Conacher was headed home to his summer job — his oil business, Bartlett reported. A couple of Hawks were staying in Chicago for the duration, Ralph Nattrass to work in real estate and Jim Conacher at an auto agency. The rundown on their teammates as went their separate ways looked like this:

Goalie Jim Henry will join with his Ranger rival, Chuck Rayner, in operating their summer camp in Kenora, Ont. Red Hamill will go a talent scouting tour of northern Ontario. Doug Bentley and brother Max of the Leafs will play baseball and run their ice locker plant in De Lisle, Sask. Mosienko will return to Winnipeg, where he owns a bowling center with Joe Cooper, former Hawk defenseman.
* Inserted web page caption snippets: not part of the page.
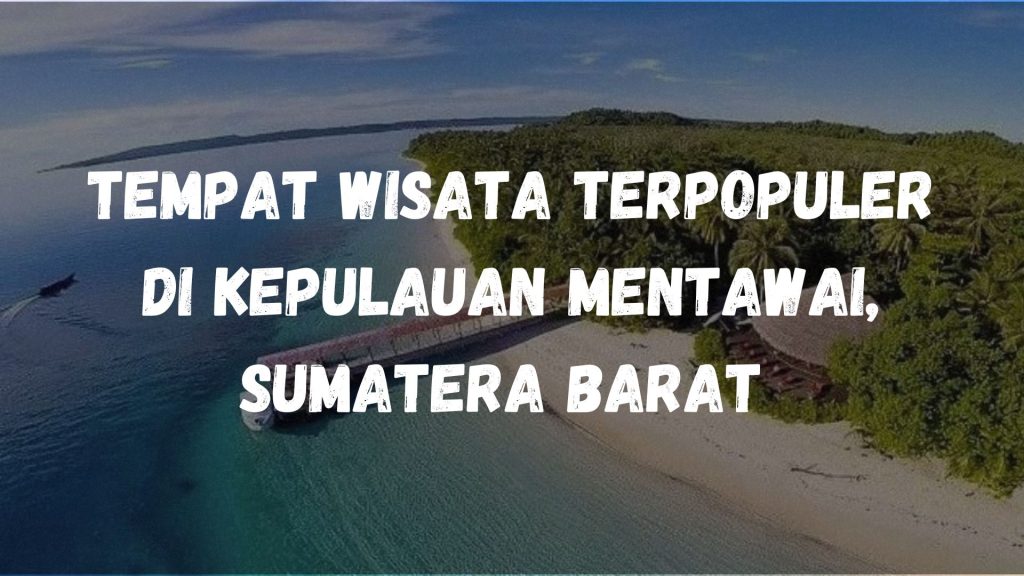 Tempat wisata terpopuler di Kepulauan Mentawai, Sumatera Barat
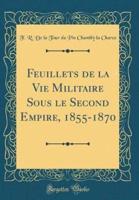 Feuillets De La Vie Militaire Sous Le Second Empire, 1855-1870 (Classic Reprint)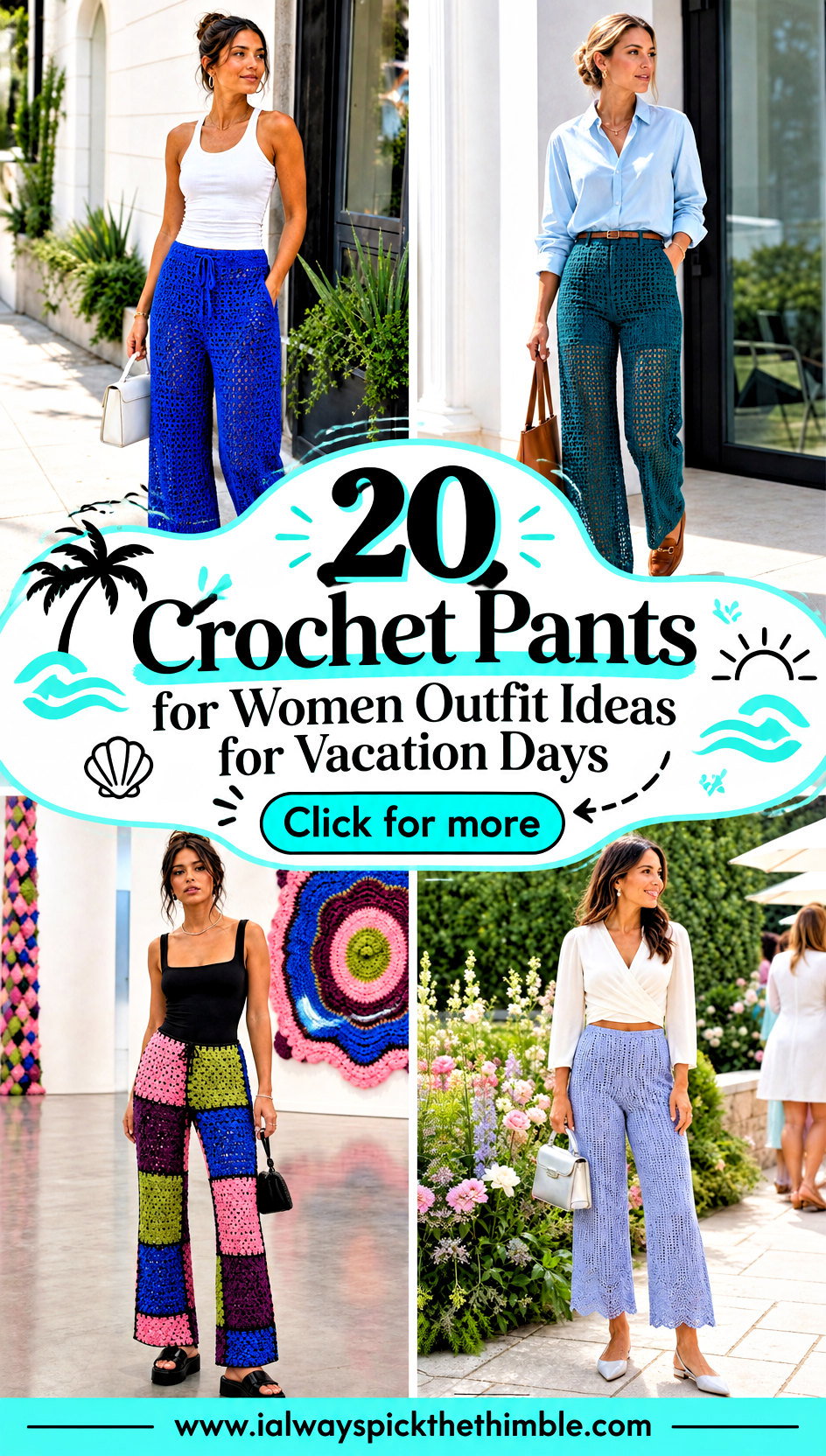 20 Crochet Pants for Women Outfit Ideas for Vacation Days - 20 Crochet Pants for Women Outfit Ideas for Vacation Days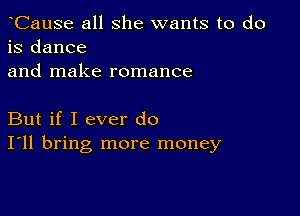 CauSe all she wants to do
is dance
and make romance

But if I ever do
I'll bring more money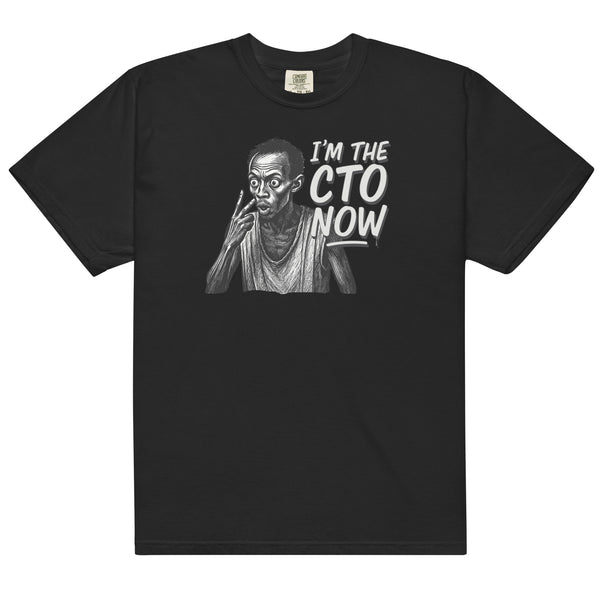 I'm The CTO Now T-shirt | Funny Developer Tee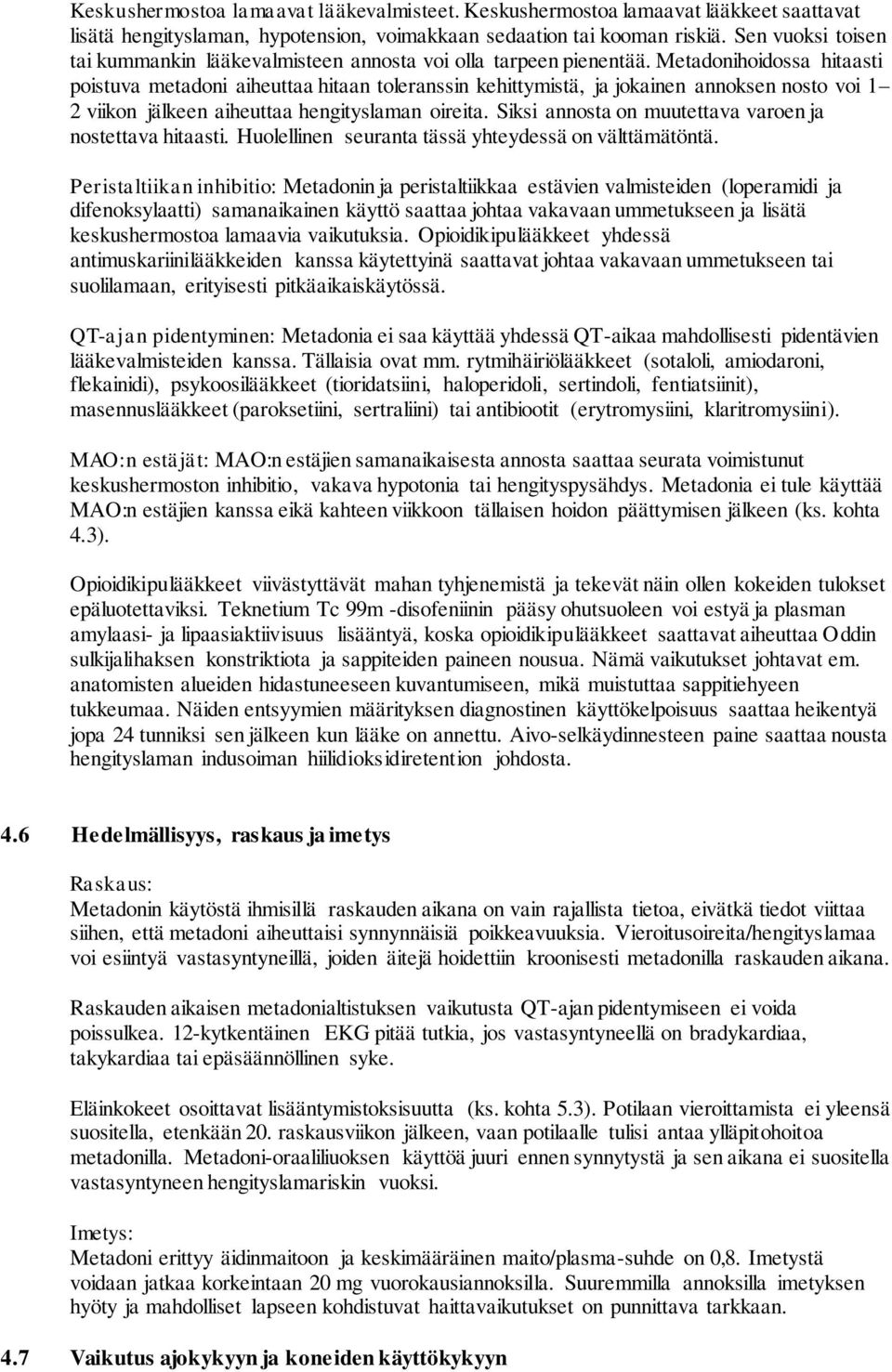 Metadonihoidossa hitaasti poistuva metadoni aiheuttaa hitaan toleranssin kehittymistä, ja jokainen annoksen nosto voi 1 2 viikon jälkeen aiheuttaa hengityslaman oireita.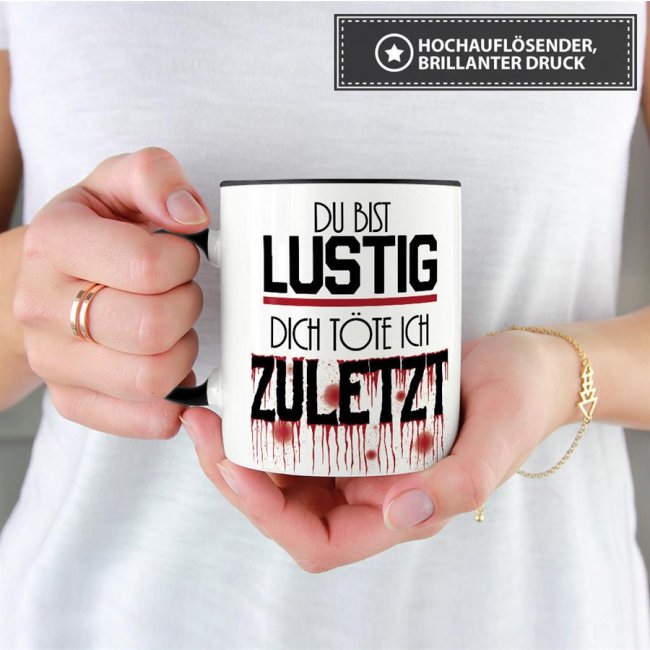 Tasse mit Spruch - Du bist lustig, dich t&ouml;te ich zuletzt - Schwarz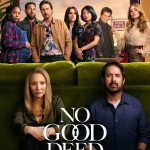 No Good Deed S01 (Complete) | TV Series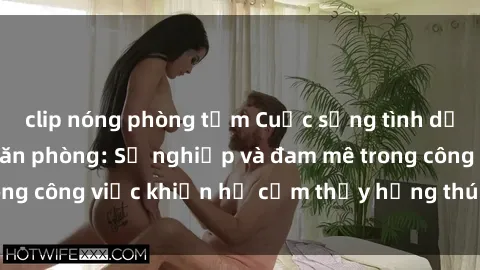 clip nóng phòng tắm Cuộc sống tình dục của nhân viên văn phòng: Sự nghiệp và đam mê trong công việc khiến họ cảm thấy hứng thú với tình dục?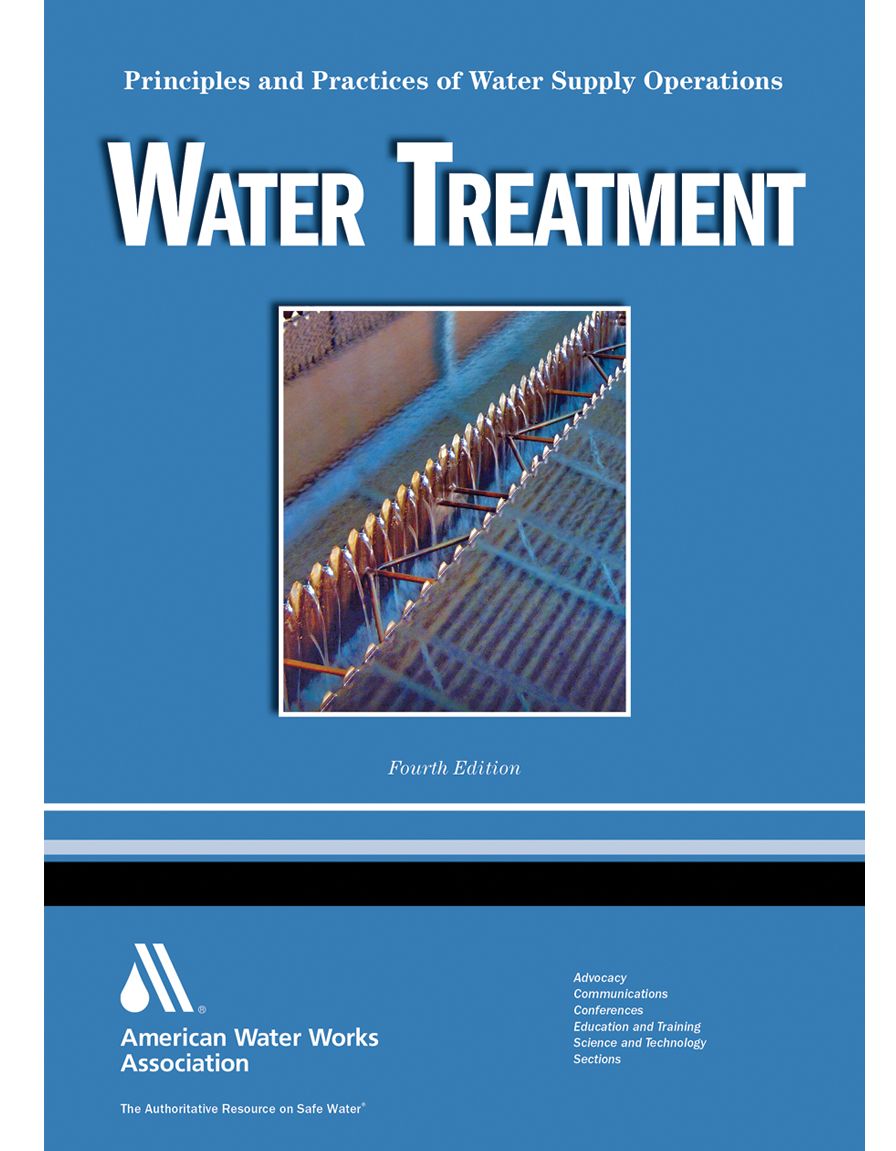 Water Treatment: Principles and Practices of Water Supply Operations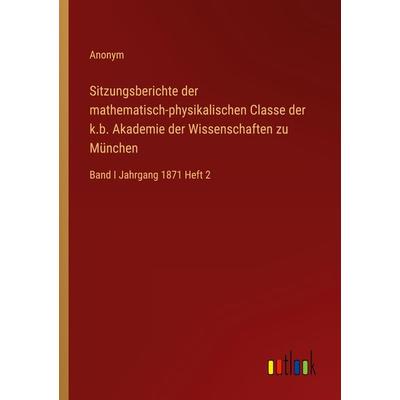 Sitzungsberichte der mathematisch-physikalischen Classe der k.b. Akademie der Wissenschaften zu München, Taschenbuch von Anonym, Outlook,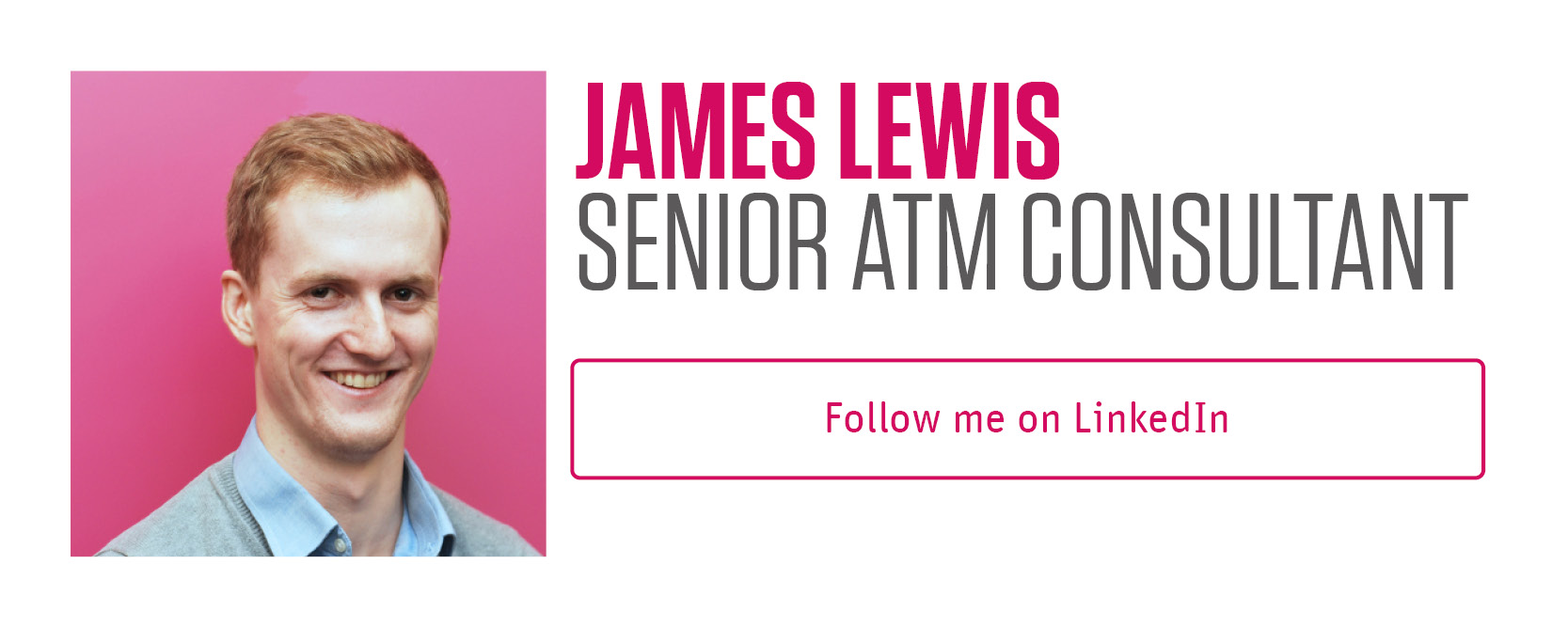 James Lewis, ATM Consultant, Think Research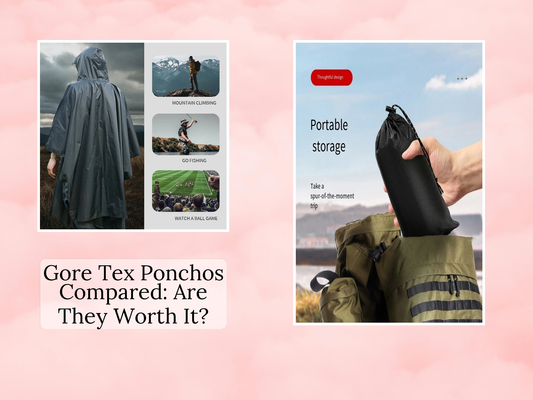 Gore Tex Ponchos Compared: Are They Worth It?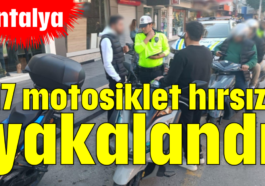 17 motosiklet hırsızı yakalandı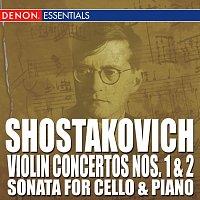 Shostakovich: Violin Concertos Nos. 1 & 2 - Sonata for Cello and Piano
Roy Conacher, who received a substantial bonus from the Hawks for winning the league’s scoring title, is headed for Midland, Ont., where he plans to open a sporting goods store. Gaye Stewart will run a soft drink agency in Port Arthur, Ont. A fish business will occupy Ernie Dickens in Bowmanville. Doug McCaig is enrolled in a Detroit accounting school. Adam Brown will assist his dad in their Hamilton filling station.